**Set of tasks:**
a - In the Text::Parser comparison, rewrite the paragraph that begins "But the problem is that" as a short list that keeps its main points.
b - Return the stretch of the Text::Parser comparison from "To understand how" through "corresponding email addresses.", copied word for word.
c - Decide whether each statement below agrees with the Text::Parser comparison. Answer yes or no for each, and quote the words from the text that settle it.
(i) The sample file in the example is called info.txt.
(ii) Code written for the one-liner in a separate file can still follow use strict.
(iii) The data structure to be built should hold names and their phone numbers.

**Page extract:**
>>>

Text::Parser::Manual::ComparingWithNativePerl - A comparison of text parsing with native Perl and Text::Parser
version 1.000
When people compare Perl against AWK, the usual answer is this:
$ > perl -lane 'print;' file.txt
But the problem is that it isn't useful for anything more than just oneliners. Secondly, this cannot be used in a complex program. And even if you could write some code in a separate file, you cannot follow good programming practices like use strict.
use strict
The Perl one-liner is surely not a useful solution for serious programs that have to parse the content of complex file formats. But if you're not convinced, we'll go through some examples here.
To understand how Text::Parser compares to the native Perl way of doing things, let's take a simple example and see how we would write code. Let's say we have a simple text file (info.txt) with lines of information like this:
NAME: Brian EMAIL: brian@webhost.net ADDRESS: 401 Burnswick Ave, Cool City, UT 12345 NAME: Darin Cruz ADDRESS: 209 Random St, Forest City, CA 92710 EMAIL: darin123@yahoo.co.uk NAME: Elizabeth Andrews ADDRESS: 0 Muutama Lane, Inaccessible Forest area, AK 88170 NAME: Audrey C. Miller ADDRESS: 9 New St, Smart City, PA 12933 EMAIL: aud@audrey.io
You have to write code that would parse this to create a data structure with all names and corresponding email addresses.

<<<

**Material:**
>>>

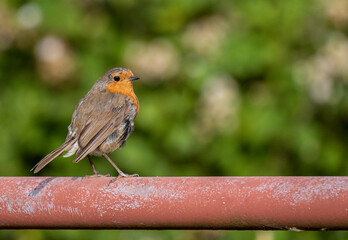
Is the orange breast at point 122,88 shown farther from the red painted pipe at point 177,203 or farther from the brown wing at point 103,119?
the red painted pipe at point 177,203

<<<

**In response:**
a -
- The one-liner is only useful for one-liners.
- It can't be used in a complex program.
- Even with the code in a separate file, you can't follow good programming practices like use strict.

b -
To understand how Text::Parser compares to the native Perl way of doing things, let's take a simple example and see how we would write code. Let's say we have a simple text file (info.txt) with lines of information like this:
NAME: Brian EMAIL: brian@webhost.net ADDRESS: 401 Burnswick Ave, Cool City, UT 12345 NAME: Darin Cruz ADDRESS: 209 Random St, Forest City, CA 92710 EMAIL: darin123@yahoo.co.uk NAME: Elizabeth Andrews ADDRESS: 0 Muutama Lane, Inaccessible Forest area, AK 88170 NAME: Audrey C. Miller ADDRESS: 9 New St, Smart City, PA 12933 EMAIL: aud@audrey.io
You have to write code that would parse this to create a data structure with all names and corresponding email addresses.

c -
(i) Yes: "a simple text file (info.txt)"
(ii) No: "you cannot follow good programming practices like use strict."
(iii) No: "a data structure with all names and corresponding email addresses."